Copy out the entire listing below word for word, keeping every line and the blank lines between them.
--- Start ---
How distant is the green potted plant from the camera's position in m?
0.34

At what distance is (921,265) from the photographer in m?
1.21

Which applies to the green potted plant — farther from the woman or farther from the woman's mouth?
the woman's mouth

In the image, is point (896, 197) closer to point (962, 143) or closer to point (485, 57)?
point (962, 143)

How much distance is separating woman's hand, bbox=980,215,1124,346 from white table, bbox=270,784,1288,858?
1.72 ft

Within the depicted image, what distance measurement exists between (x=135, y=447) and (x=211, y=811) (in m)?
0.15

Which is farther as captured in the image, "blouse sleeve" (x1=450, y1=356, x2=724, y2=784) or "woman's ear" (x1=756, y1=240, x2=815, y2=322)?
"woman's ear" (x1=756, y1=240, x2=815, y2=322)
--- End ---
• **Final result**:
How distant is the green potted plant from the camera's position in m?
0.34

At what distance is (921,265) from the photographer in m?
1.21

Which applies to the green potted plant — farther from the woman or farther from the woman's mouth?
the woman's mouth

In the image, is point (896, 197) closer to point (962, 143) or closer to point (485, 57)?
point (962, 143)

How much distance is separating woman's hand, bbox=980,215,1124,346 from white table, bbox=270,784,1288,858?
1.72 ft

Within the depicted image, what distance measurement exists between (x=135, y=447) and (x=211, y=811) (in m)?
0.15

Which is farther as captured in the image, "blouse sleeve" (x1=450, y1=356, x2=724, y2=784) or "woman's ear" (x1=756, y1=240, x2=815, y2=322)?
"woman's ear" (x1=756, y1=240, x2=815, y2=322)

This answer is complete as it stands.